## begin

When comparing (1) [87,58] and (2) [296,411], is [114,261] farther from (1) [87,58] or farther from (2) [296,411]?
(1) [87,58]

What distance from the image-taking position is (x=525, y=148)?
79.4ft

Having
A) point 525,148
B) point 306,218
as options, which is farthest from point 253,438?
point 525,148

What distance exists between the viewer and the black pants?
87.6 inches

## end

* _PROBLEM DETAILS_
Copy every row above word for word, including its line breaks and punctuation.

* _RESULT OF THIS EXERCISE_
When comparing (1) [87,58] and (2) [296,411], is [114,261] farther from (1) [87,58] or farther from (2) [296,411]?
(1) [87,58]

What distance from the image-taking position is (x=525, y=148)?
79.4ft

Having
A) point 525,148
B) point 306,218
as options, which is farthest from point 253,438?
point 525,148

What distance exists between the viewer and the black pants?
87.6 inches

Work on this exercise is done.